GIVEN TEXT ::

######

Rating: C
Dir: David Cronenberg
Star: Viggo Mortensen, Léa Seydoux, Kristen Stewart, Don McKellar
It has been over 20 years since Cronenberg left the field of body horror behind, with eXistenZ. Since then, he has worked in other genres, such as with A History of Violence. The results have been a bit variable: while some have been decent enough, they’re still well short of the sublime genius displayed in things like Videodrome. So I was quite excited to hear he was going “back to his roots”. Even the title shares its name (though that’s all) with his sophomore feature, made in 1970. I’m sorry to report, this isn’t going to sit alongside his previous classics. It occupies similar territory, at the nexus of sex, violence, politics and technology. Yet this lacks anything like the narrative punch.

######

Condense the paragraph of the film review that starts "It has been over 20 years" into a short bulleted list of its main points. The data that come after this film review have nothing to do with it.

######

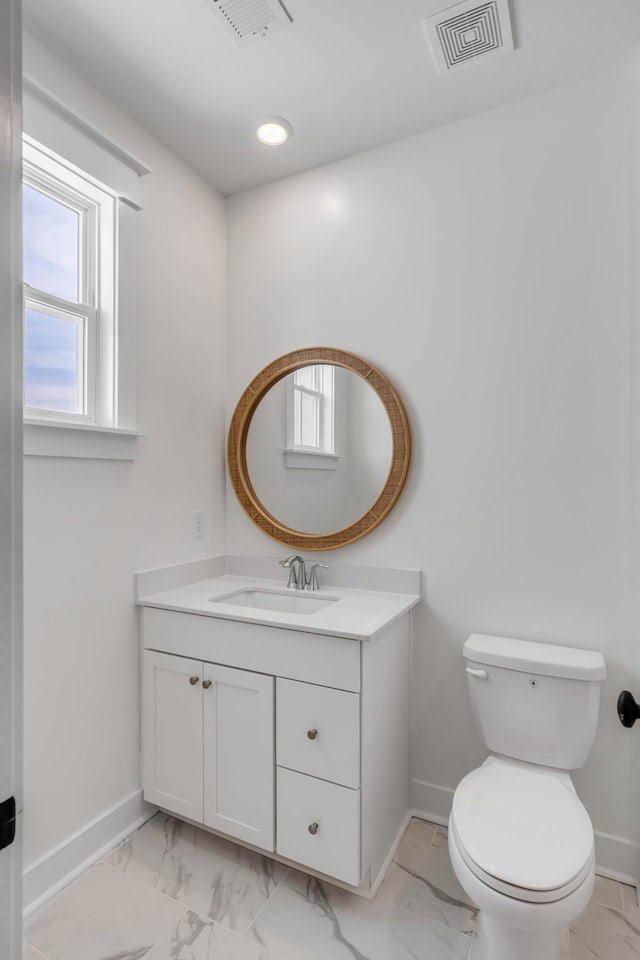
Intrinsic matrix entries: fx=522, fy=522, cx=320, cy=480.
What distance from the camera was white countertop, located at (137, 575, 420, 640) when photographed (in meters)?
1.57

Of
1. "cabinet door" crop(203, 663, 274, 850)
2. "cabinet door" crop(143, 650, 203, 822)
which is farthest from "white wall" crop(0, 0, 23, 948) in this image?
"cabinet door" crop(143, 650, 203, 822)

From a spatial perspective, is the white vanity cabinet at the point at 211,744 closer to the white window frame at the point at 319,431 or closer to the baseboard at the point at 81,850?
the baseboard at the point at 81,850

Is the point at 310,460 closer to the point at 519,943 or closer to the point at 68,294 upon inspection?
the point at 68,294

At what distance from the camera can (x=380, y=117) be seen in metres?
1.92

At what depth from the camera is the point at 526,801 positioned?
4.49 feet

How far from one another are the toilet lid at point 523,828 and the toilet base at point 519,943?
0.15 metres

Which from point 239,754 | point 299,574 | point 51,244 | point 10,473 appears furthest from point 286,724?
point 51,244

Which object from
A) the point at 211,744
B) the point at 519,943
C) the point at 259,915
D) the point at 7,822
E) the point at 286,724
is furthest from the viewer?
the point at 211,744

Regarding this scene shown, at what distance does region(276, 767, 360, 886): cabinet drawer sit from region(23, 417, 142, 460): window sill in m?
1.16

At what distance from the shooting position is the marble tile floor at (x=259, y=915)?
4.54ft

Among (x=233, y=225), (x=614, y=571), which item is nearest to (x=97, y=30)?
(x=233, y=225)

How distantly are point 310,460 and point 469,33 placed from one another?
4.83 feet

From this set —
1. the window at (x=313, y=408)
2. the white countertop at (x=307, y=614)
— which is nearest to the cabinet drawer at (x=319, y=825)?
the white countertop at (x=307, y=614)

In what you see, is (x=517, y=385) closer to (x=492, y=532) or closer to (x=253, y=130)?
(x=492, y=532)
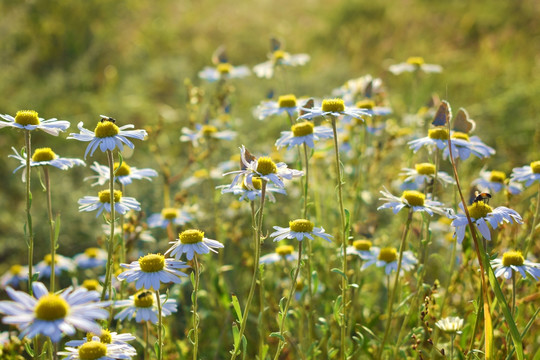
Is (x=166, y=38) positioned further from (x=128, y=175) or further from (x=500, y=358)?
(x=500, y=358)

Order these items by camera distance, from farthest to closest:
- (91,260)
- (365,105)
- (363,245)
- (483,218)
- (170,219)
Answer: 1. (91,260)
2. (365,105)
3. (170,219)
4. (363,245)
5. (483,218)

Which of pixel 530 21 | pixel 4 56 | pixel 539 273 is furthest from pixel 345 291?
pixel 530 21

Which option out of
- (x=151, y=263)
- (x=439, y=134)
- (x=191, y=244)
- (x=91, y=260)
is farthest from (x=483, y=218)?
(x=91, y=260)

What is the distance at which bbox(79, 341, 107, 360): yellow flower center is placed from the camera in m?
1.44

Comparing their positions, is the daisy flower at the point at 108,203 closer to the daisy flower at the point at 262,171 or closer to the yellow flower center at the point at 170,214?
the daisy flower at the point at 262,171

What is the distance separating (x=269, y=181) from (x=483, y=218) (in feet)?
2.77

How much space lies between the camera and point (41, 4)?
348 inches

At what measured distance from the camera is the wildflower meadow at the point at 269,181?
6.10 feet

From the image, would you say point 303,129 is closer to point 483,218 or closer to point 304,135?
point 304,135

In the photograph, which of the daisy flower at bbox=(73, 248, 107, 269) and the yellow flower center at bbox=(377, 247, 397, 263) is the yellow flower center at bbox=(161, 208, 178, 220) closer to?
the daisy flower at bbox=(73, 248, 107, 269)

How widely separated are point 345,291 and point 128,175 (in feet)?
3.54

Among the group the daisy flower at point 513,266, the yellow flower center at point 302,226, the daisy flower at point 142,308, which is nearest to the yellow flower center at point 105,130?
the daisy flower at point 142,308

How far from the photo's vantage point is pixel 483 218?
1.93 metres

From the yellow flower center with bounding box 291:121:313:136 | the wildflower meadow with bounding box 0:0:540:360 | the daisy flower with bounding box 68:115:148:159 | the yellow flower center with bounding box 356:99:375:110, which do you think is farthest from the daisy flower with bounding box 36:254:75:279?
the yellow flower center with bounding box 356:99:375:110
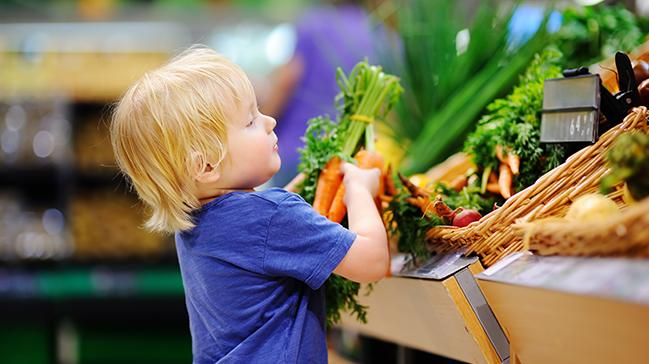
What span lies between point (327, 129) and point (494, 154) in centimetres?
39

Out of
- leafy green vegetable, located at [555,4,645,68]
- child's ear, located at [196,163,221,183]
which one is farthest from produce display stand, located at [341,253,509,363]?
leafy green vegetable, located at [555,4,645,68]

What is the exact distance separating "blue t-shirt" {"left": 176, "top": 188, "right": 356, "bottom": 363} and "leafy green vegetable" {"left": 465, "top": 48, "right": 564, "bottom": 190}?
45 cm

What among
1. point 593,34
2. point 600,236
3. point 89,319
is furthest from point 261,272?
point 89,319

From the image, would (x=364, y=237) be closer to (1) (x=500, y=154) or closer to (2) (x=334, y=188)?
(2) (x=334, y=188)

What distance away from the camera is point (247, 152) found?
1.52 metres

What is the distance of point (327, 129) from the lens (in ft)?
6.01

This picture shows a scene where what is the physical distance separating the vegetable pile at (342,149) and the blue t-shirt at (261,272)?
19 cm

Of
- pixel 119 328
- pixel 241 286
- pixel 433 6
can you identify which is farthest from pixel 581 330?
pixel 119 328

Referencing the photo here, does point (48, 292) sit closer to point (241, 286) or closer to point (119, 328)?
point (119, 328)

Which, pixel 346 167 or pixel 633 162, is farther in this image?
pixel 346 167

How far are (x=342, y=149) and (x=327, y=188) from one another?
126 millimetres

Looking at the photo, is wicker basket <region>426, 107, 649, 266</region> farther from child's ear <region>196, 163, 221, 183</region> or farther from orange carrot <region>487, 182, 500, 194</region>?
child's ear <region>196, 163, 221, 183</region>

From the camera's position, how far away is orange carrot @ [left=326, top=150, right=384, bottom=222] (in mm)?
1674

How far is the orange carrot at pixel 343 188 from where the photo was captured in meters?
1.67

######

RESULT OF THE TASK ::
- Cronenberg left body horror behind over 20 years ago, with eXistenZ.
- Since then he has worked in other genres, such as with A History of Violence. The results have been mixed and fall well short of the genius of films like Videodrome.
- The reviewer was excited to hear he was going "back to his roots." The title even shares its name with his second feature from 1970.
- The film won't rank with his earlier classics. It covers similar ground (sex, violence, politics and technology) but lacks anything like their narrative punch.